- **Problem statement**: Leave out the pictures and copy every record exactly.

[Dataset entries]
·····

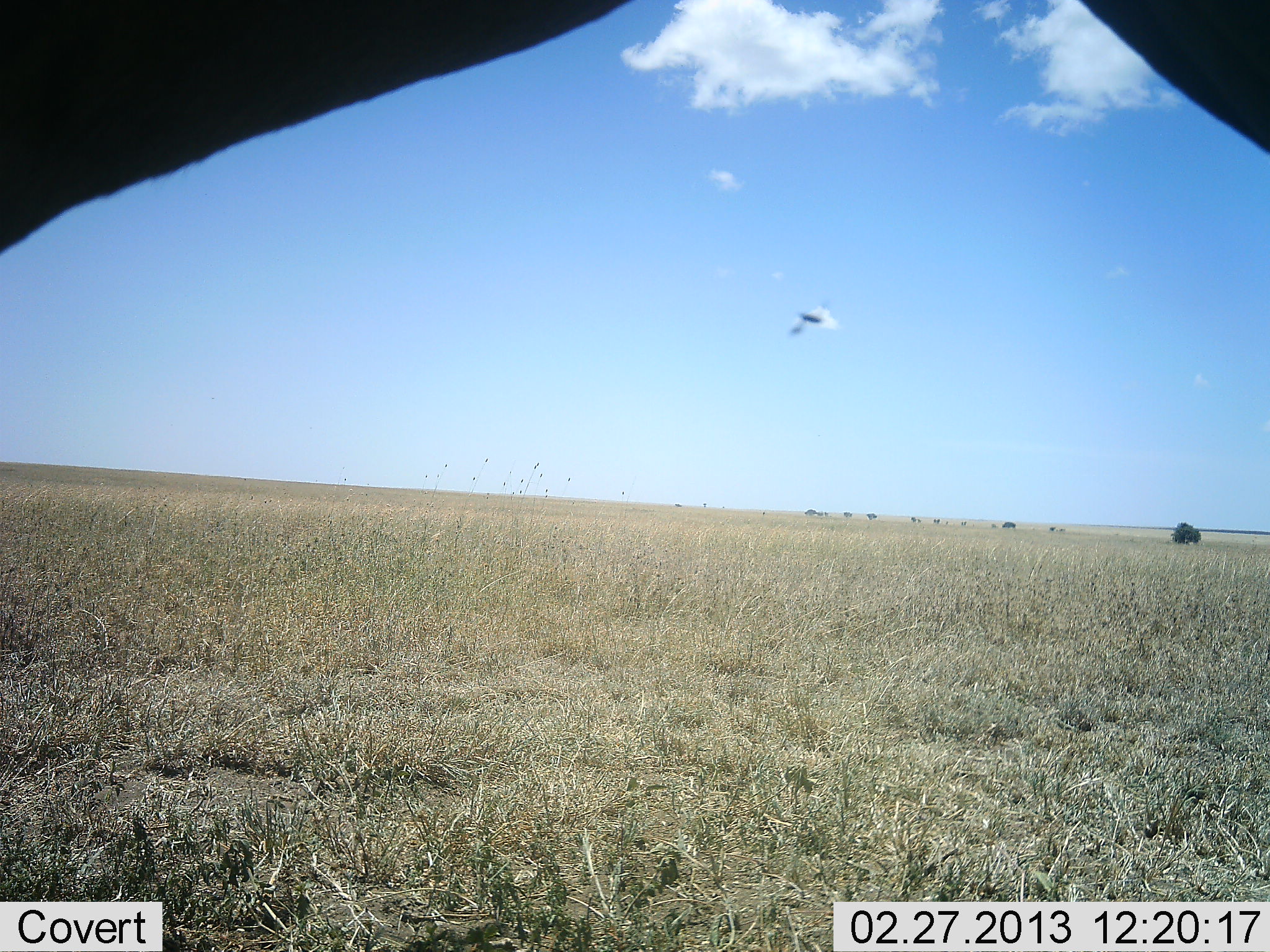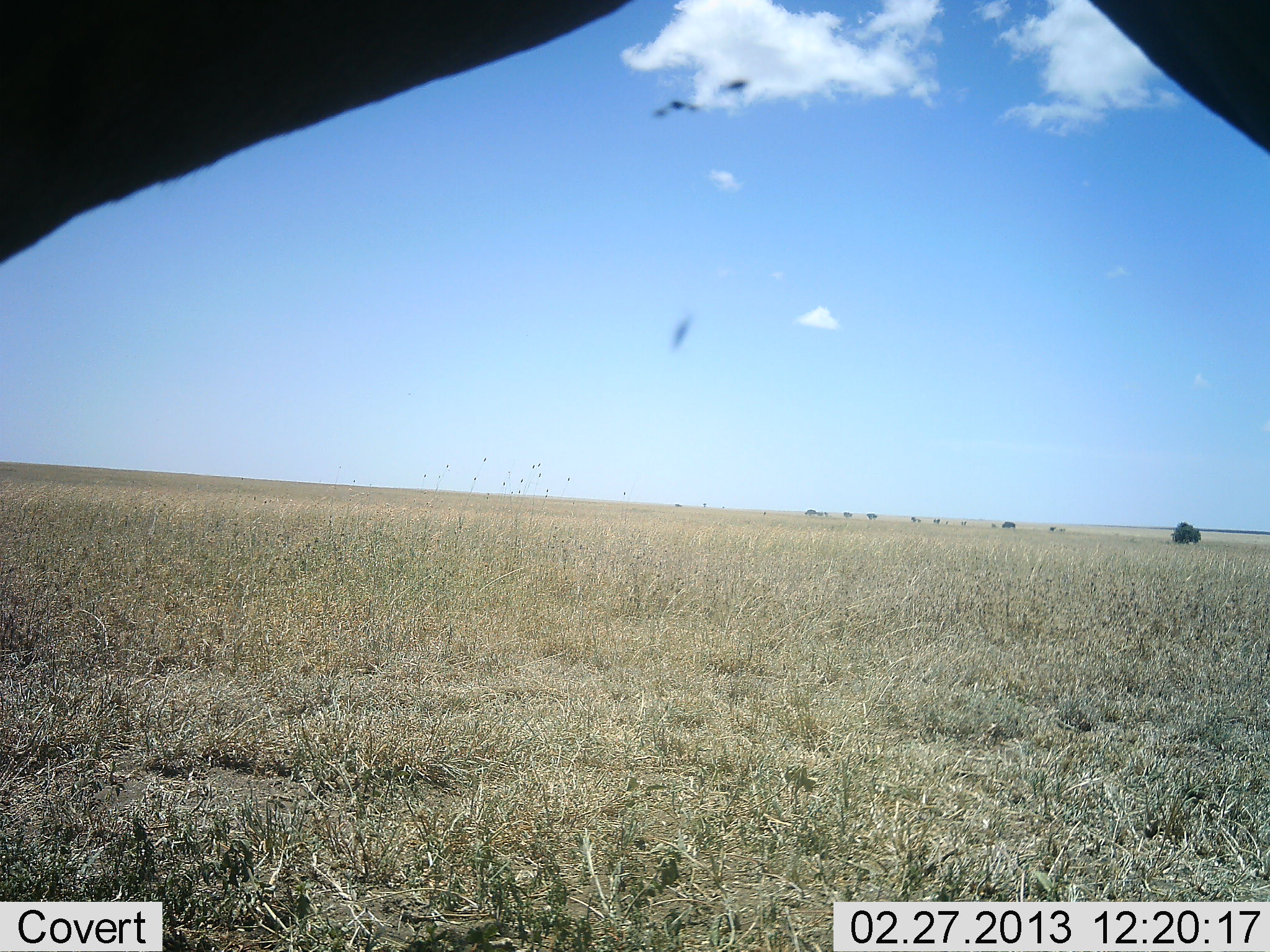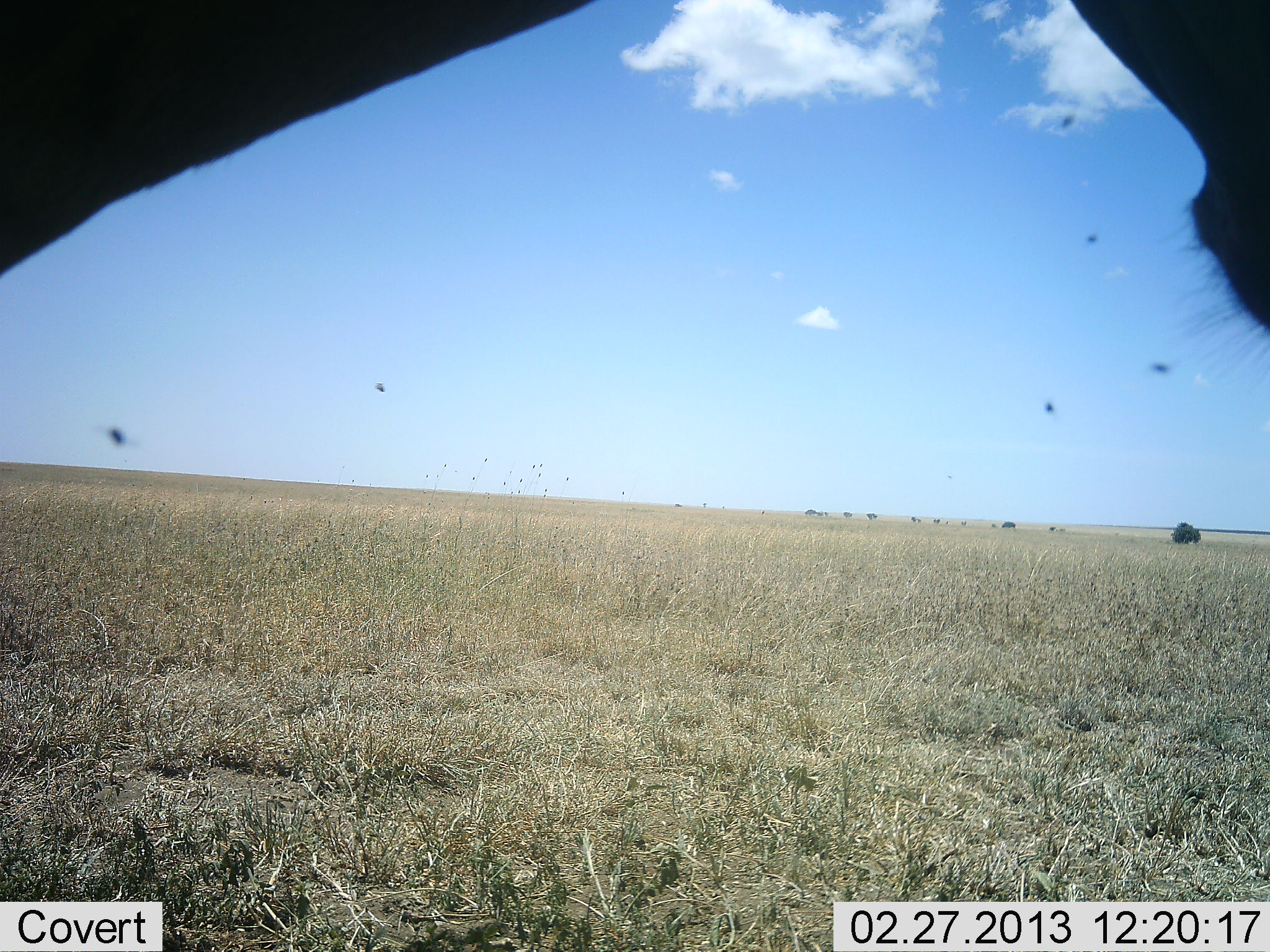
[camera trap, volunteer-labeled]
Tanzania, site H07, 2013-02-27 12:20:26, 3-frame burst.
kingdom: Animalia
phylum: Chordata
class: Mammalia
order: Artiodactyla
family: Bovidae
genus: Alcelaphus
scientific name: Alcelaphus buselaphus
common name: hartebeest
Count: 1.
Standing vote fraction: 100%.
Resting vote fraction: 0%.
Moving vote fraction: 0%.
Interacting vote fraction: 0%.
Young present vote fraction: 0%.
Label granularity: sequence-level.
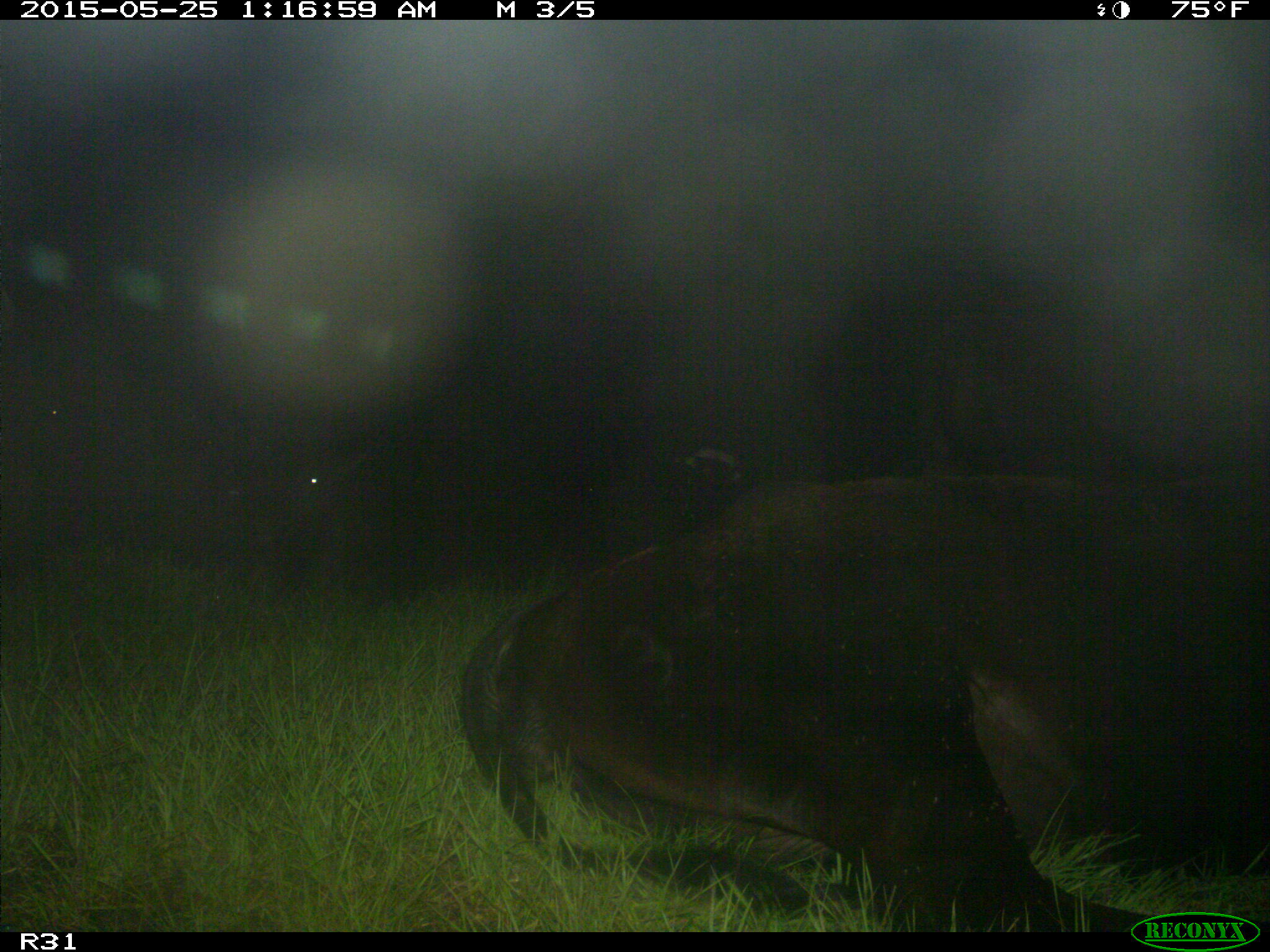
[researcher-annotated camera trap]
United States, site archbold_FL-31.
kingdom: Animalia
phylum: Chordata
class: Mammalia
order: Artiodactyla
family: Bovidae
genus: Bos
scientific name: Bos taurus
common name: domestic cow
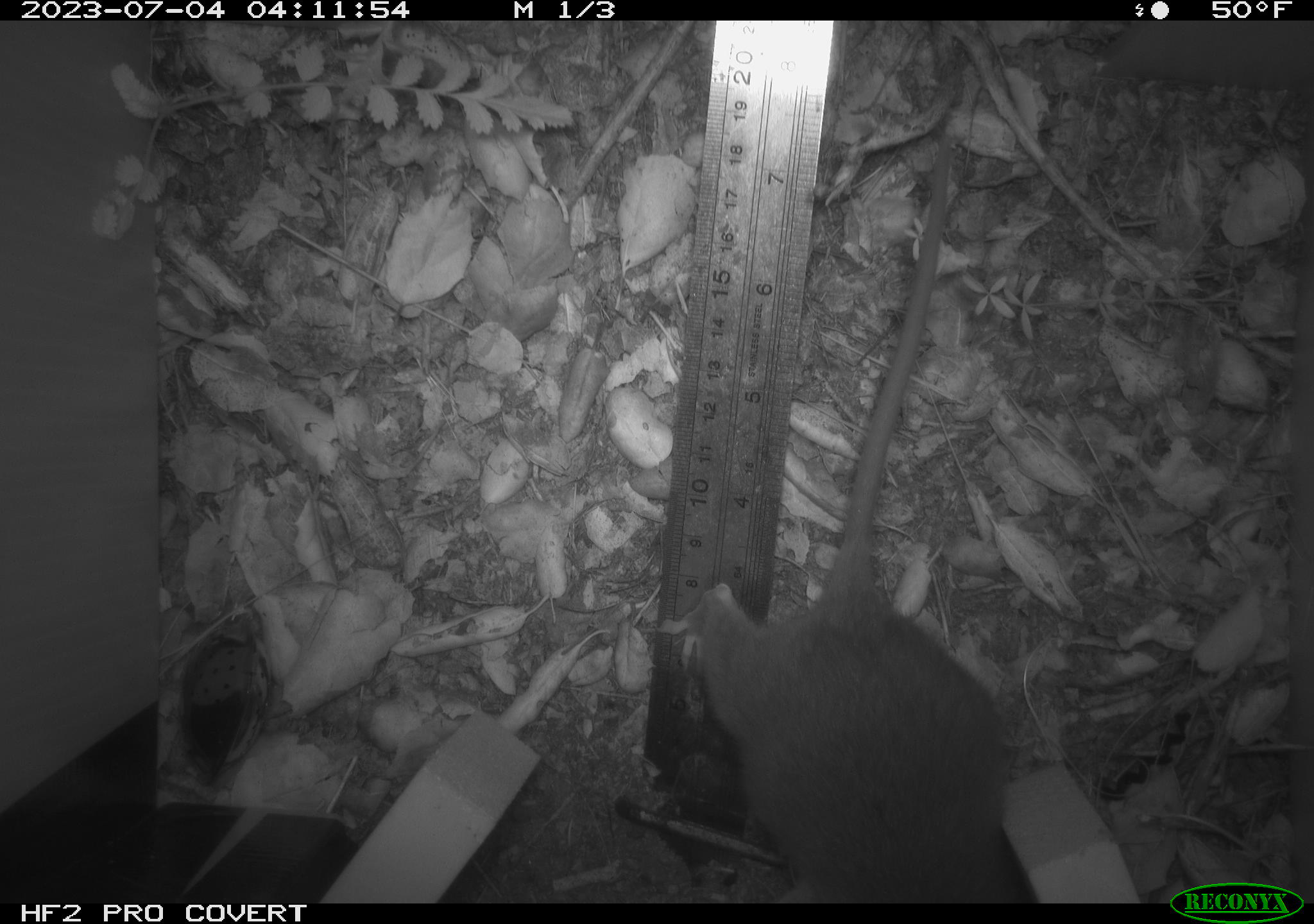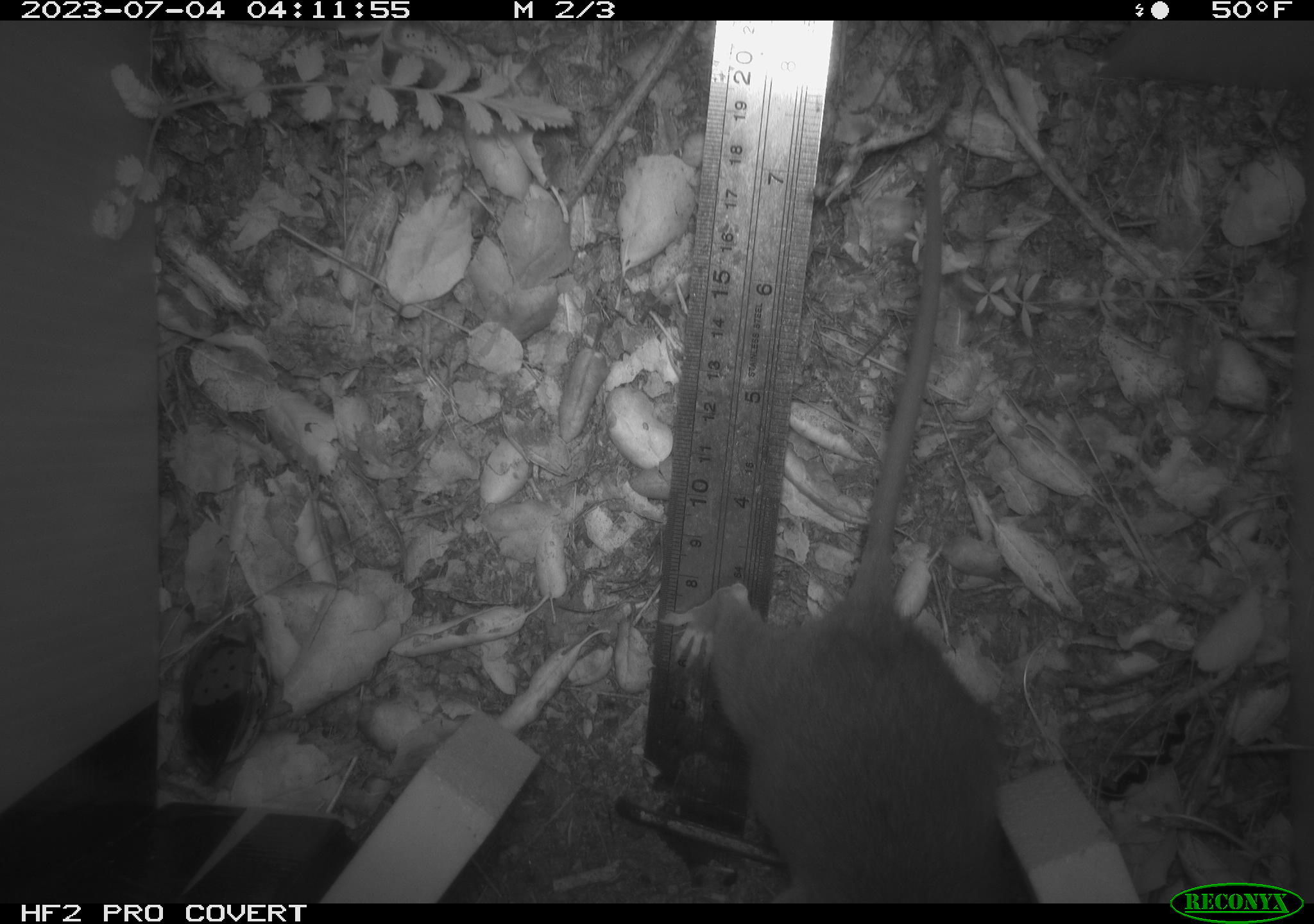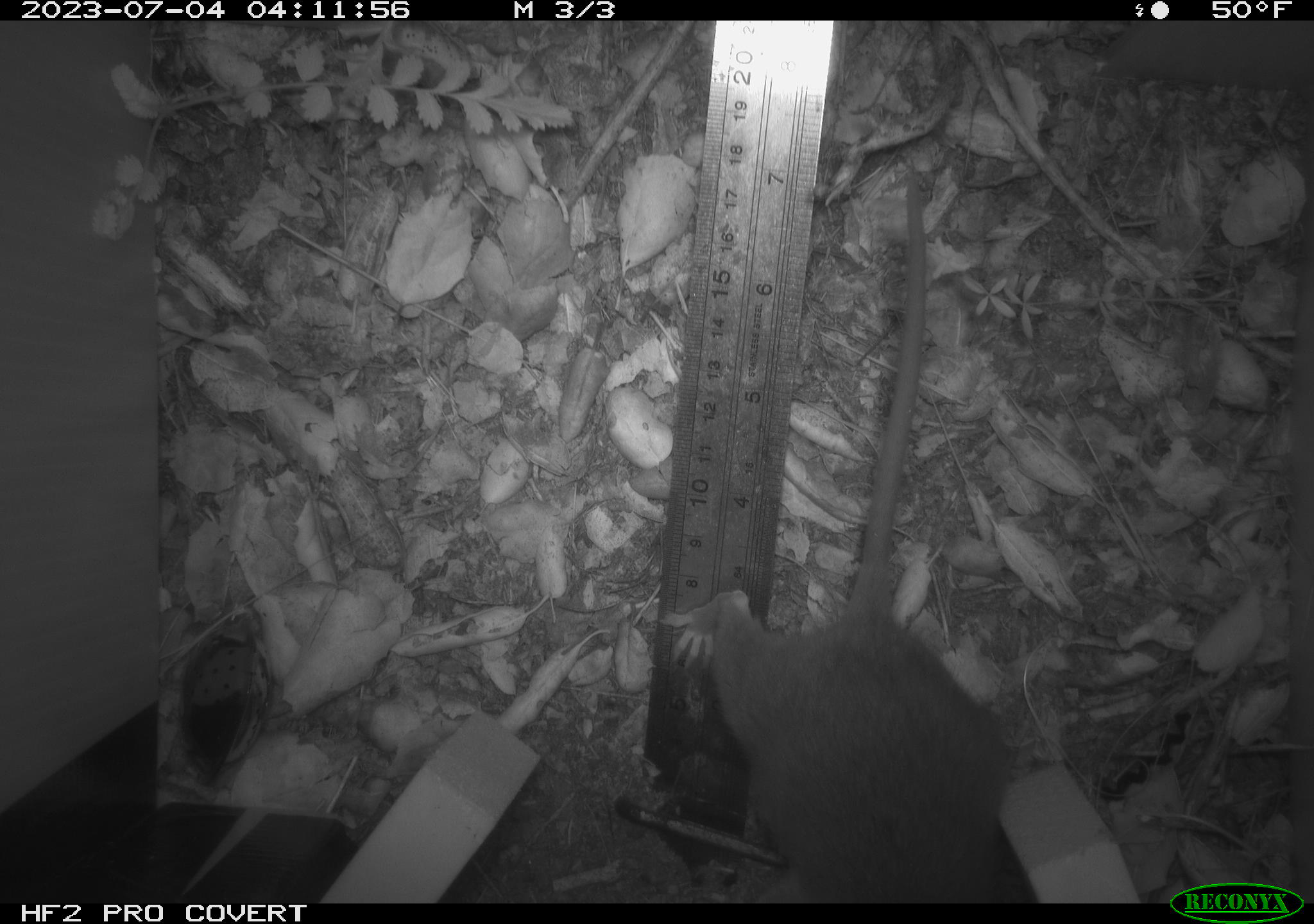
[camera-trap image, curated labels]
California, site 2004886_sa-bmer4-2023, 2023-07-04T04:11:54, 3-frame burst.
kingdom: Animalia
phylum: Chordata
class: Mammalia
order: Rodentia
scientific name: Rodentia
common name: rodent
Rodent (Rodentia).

·····

- **Problem solution**:
[camera trap, volunteer-labeled]
Tanzania, site H07, 2013-02-27 12:20:26, 3-frame burst.
kingdom: Animalia
phylum: Chordata
class: Mammalia
order: Artiodactyla
family: Bovidae
genus: Alcelaphus
scientific name: Alcelaphus buselaphus
common name: hartebeest
Count: 1.
Standing vote fraction: 100%.
Resting vote fraction: 0%.
Moving vote fraction: 0%.
Interacting vote fraction: 0%.
Young present vote fraction: 0%.
Label granularity: sequence-level.
[researcher-annotated camera trap]
United States, site archbold_FL-31.
kingdom: Animalia
phylum: Chordata
class: Mammalia
order: Artiodactyla
family: Bovidae
genus: Bos
scientific name: Bos taurus
common name: domestic cow
[camera-trap image, curated labels]
California, site 2004886_sa-bmer4-2023, 2023-07-04T04:11:54, 3-frame burst.
kingdom: Animalia
phylum: Chordata
class: Mammalia
order: Rodentia
scientific name: Rodentia
common name: rodent
Rodent (Rodentia).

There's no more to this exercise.